── Exercise data ──

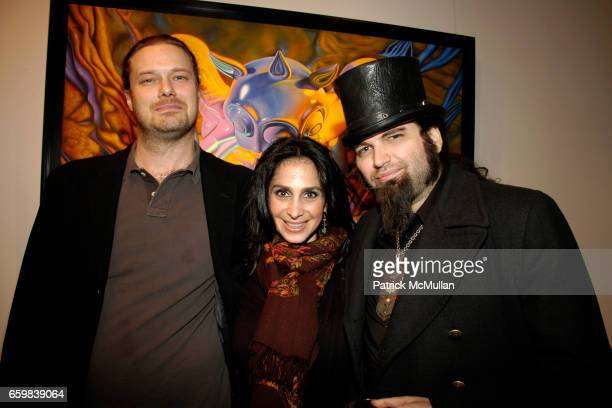 Richard Feigen Robina Seren and Gothic Hangman attend IMMORTAL UNDERGROUND by RON ENGLISH at Opera Gallery on November 12 2009 in New York City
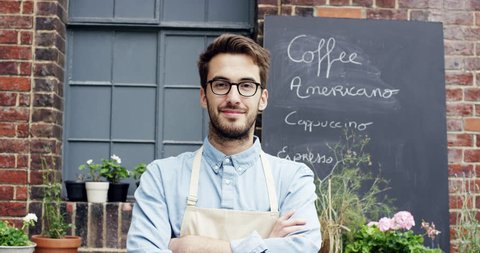 Happy barista man portrait outside cafe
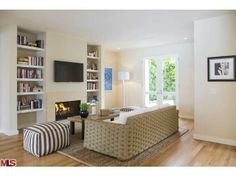 The beautiful shelving makes this home's study really pop. Malibu, CA Coldwell Banker Residential Brokerage $14,500,000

───

• Task requirements:
Apart from the pictures, every line above must be repeated exactly.

• Task output:
 Richard Feigen Robina Seren and Gothic Hangman attend IMMORTAL UNDERGROUND by RON ENGLISH at Opera Gallery on November 12 2009 in New York City
 Happy barista man portrait outside cafe
 The beautiful shelving makes this home's study really pop. Malibu, CA Coldwell Banker Residential Brokerage $14,500,000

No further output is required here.